▶ CONSEGNA SCRITTA 1
Riassumi in due frasi il brano sul viaggio a Booneville.

▶ TESTO CITATO
□ □ □ □
ANCORA TRA IL TURBATO e il divertito per quell’episodio, in serata vidi un’ottima Memphis-Louisville alla Pyramid, un surreale impianto non lontano dal Mississippi incorniciato da una statua del faraone Ramsete (quale, se I o II o III, non saprei dire), poi il giorno dopo presi la via di Woods. Solo che pioveva forte, e le stradine tra il motel di Tupelo (accento sulla u, cittadina natale di Elvis Presley) e Booneville non erano il massimo: ricordo in particolare il buio costante e avvolgente, la sensazione che solo i fari dell’auto potessero rischiarare una notte precoce – era fine gennaio, ricordate – mai illuminata da lampioni. Suggestivo guidare così, nel nulla oscuro che faceva sentire anche la distanza dall’America delle metropoli, con la musica tenue di una stazione country, ma in certi tratti si faticava a capire la direzione da tenere, fino a che Booneville non spuntò dopo una curva, e si manifestò nella sua scarna semplicità di poche case (8000 abitanti) e quella sorta di capannone in cui giocava il Northeast Mississippi Community College, la squadra di Woods. Roba – e lo diciamo nel più dolce dei significati – da fiera di paese: biglietti per la partita tipo cinema, sedie dietro il canestro, bella gente venuta alla partita con l’abbigliamento del lavoro (nei campi, in alcuni casi) o che tale pareva, e in tutti i gesti, dal semplice saluto all’invito ad accomodarsi al tavolo stampa, una cordialità così classica di quelle parti da sembrare scontata, e quasi non credibile.
□ □ □ □
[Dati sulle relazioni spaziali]
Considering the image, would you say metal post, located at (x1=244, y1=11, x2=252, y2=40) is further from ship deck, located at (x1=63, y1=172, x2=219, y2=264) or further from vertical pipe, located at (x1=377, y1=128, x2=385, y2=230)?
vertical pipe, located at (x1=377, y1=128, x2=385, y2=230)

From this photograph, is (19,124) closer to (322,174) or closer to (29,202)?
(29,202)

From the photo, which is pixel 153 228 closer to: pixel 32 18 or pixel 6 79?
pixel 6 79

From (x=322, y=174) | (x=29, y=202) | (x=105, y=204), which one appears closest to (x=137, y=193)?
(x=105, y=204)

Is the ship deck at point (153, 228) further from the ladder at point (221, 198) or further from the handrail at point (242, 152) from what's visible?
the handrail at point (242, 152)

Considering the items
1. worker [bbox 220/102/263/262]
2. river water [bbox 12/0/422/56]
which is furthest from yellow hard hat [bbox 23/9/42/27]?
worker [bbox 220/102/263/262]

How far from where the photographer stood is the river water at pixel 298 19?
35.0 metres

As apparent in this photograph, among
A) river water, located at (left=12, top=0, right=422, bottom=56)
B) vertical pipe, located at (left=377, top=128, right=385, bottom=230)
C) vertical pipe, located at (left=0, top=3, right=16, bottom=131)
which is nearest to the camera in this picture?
□ □ □ □
▶ CONSEGNA SCRITTA 2
Raccogli tutte le righe che contengono la parola "point", tenendo conto di maiuscole e minuscole.

▶ RISPOSTA SCRITTA 1
Dopo una partita Memphis-Louisville alla Pyramid, chi scrive partì il giorno seguente da Tupelo verso Booneville, guidando sotto una pioggia forte e nel buio di strade senza lampioni. Booneville si rivelò un piccolo centro di 8000 abitanti, dove la squadra di Woods, il Northeast Mississippi Community College, giocava in una sorta di capannone con un'atmosfera da fiera di paese e una cordialità così classica da sembrare quasi non credibile.

▶ RISPOSTA SCRITTA 2
Is the ship deck at point (153, 228) further from the ladder at point (221, 198) or further from the handrail at point (242, 152) from what's visible?
the handrail at point (242, 152)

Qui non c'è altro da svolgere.